1- Can someone kindly explain to me the structure of the data. I downloaded the complete dataset (129 GB). next i found in the tables section files like "Sensor Data - Part I", "Task Scores - Part I" etc. Currently as per my understanding, the data_file_handle_id is being linked with the downloaded data folders. so e.g. the file for data_file_handle_id '66518571' is in the folder '66518571'.
please correct me if i am wrong here.
2-the data_file_handle_id from "Sensor Data - Part I" are not available in the whole dataset that i downloaded. The complete downloaded dataset in of 129gb and contains all the data_file_handle_id from "Sensor Data - Part II" file, and 332 other data_file_handle are also there. But i cant find any of the data_file_handle_id from "Sensor Data - Part I" in the downloaded data.
3-How do I join "Sensor Data - Part I" with "Task Scores - Part I"?
Actually, I am not able to make sense that the rows in "Task Scores - Part I" corresponds to which raw sensor data points.
Created by umar khan ukhan.mscs18seecs You can't find those file handles because the file handles in the data_file_handle_id column of the Sensor Data tables and the file handles of the file entities in the project (which are the ones you download when you call `synapseutils.syncFromSynapse`) are different file handles. They reference the same data, but their file handle IDs are different.
While it's possible to align the data which you downloaded with the metadata in the Sensor Data tables ? by creating a file view and referencing the file annotations (specifically deviceLocation and devicePlatform) in conjunction with the file name (for the `participant_day` ) and the name of the parent folder (for the `subject_id`) ? it's not going to be easy. I highly recommend instead following the download instructions in step 6A [here](https://www.synapse.org/#!Synapse:syn20681023/wiki/594679). thank you for your help.

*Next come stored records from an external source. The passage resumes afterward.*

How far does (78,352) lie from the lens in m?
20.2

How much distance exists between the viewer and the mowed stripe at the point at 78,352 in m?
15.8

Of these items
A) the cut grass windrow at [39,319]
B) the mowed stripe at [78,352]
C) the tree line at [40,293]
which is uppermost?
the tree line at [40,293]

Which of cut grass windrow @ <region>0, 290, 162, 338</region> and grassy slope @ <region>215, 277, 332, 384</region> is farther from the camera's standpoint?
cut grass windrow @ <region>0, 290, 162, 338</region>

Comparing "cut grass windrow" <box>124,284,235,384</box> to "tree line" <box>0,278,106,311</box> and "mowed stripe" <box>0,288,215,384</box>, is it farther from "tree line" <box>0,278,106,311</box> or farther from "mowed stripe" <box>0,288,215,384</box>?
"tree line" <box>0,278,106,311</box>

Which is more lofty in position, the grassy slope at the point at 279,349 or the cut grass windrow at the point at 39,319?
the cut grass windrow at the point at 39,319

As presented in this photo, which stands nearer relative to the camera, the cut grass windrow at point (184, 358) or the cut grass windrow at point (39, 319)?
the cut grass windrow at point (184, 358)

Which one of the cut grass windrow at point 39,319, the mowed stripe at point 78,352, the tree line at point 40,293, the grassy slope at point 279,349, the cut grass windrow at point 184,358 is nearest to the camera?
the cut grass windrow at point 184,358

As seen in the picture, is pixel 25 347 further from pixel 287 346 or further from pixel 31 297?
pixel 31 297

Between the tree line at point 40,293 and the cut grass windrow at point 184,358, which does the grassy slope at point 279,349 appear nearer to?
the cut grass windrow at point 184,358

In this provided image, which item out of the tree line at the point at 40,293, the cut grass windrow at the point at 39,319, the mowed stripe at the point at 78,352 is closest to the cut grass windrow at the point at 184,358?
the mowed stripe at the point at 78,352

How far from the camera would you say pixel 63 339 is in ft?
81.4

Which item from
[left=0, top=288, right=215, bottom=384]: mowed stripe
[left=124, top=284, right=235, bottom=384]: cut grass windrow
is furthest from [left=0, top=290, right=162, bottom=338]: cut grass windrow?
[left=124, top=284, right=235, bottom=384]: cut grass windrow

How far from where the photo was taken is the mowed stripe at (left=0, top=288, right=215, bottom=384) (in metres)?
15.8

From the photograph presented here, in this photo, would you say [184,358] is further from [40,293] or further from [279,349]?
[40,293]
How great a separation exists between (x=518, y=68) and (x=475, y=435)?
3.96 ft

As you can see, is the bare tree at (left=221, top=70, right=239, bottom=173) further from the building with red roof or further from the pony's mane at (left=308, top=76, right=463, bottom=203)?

i downloaded the dataset using the following
import synapseclient
import synapseutils
syn = synapseclient.Synapse(cache_root_dir="D:\\HumanMotionEstimation\\nature\\data") # specified local dir i wanted the data to be saved at
syn.login('synapse_username','password')
files = synapseutils.syncFromSynapse(syn, 'syn20681023')
still stuck on point 2 :
the data_file_handle_id from "Sensor Data - Part I" are not available in the whole dataset that i downloaded. The complete downloaded dataset in of 129gb and contains all the data_file_handle_id from "Sensor Data - Part II" file, and 332 other data_file_handle are also there. But i cant find any of the data_file_handle_id from "Sensor Data - Part I" in the downloaded data.
> I downloaded the complete dataset (129 GB). next i found in the tables section files like "Sensor Data - Part I", "Task Scores - Part I" etc. Currently as per my understanding, the data_file_handle_id is being linked with the downloaded data folders. so e.g. the file for data_file_handle_id '66518571' is in the folder '66518571'.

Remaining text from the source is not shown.